(Short text fragments from websites)
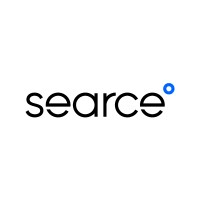 Searce Cosourcing Services Pvt. Ltd. logo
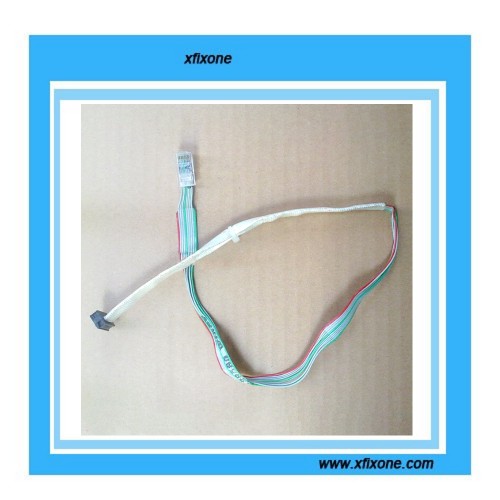 mettler toledo ACS-JJ(RL00) 3600 3680 3650 display screen cable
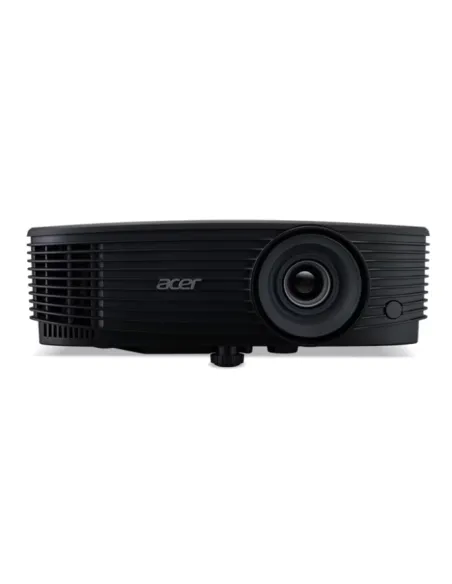 Acer X1123 Proyector ANSI DLP SVGA 4000 Lúmenes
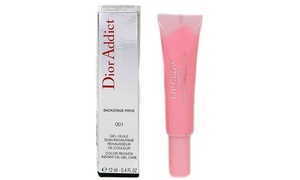 Dior Addict Lip Glow Pomade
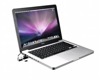macbook pro.jpg macbook pro.jpg
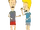 Beavis and Butt-head
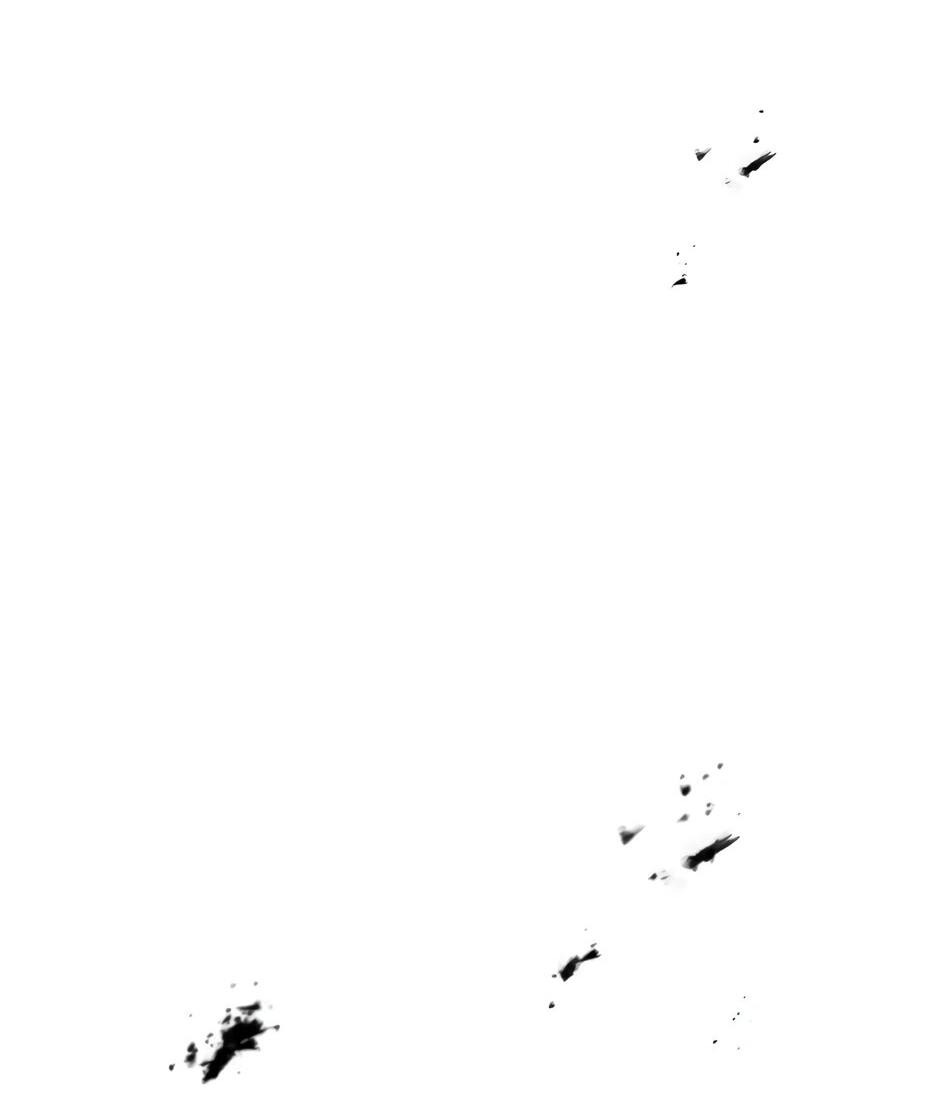 Манга Небесный Демон в старшей школе! - Глава 46 Страница 69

*PROBLEM DETAILS*
Copy the text of each item above verbatim, keeping every line in its original order. Omit the pictures from your answer.

*WRITTEN REPLY*
 Searce Cosourcing Services Pvt. Ltd. logo
 mettler toledo ACS-JJ(RL00) 3600 3680 3650 display screen cable
 Acer X1123 Proyector ANSI DLP SVGA 4000 Lúmenes
 Dior Addict Lip Glow Pomade
macbook pro.jpg macbook pro.jpg
 Beavis and Butt-head
 Манга Небесный Демон в старшей школе! - Глава 46 Страница 69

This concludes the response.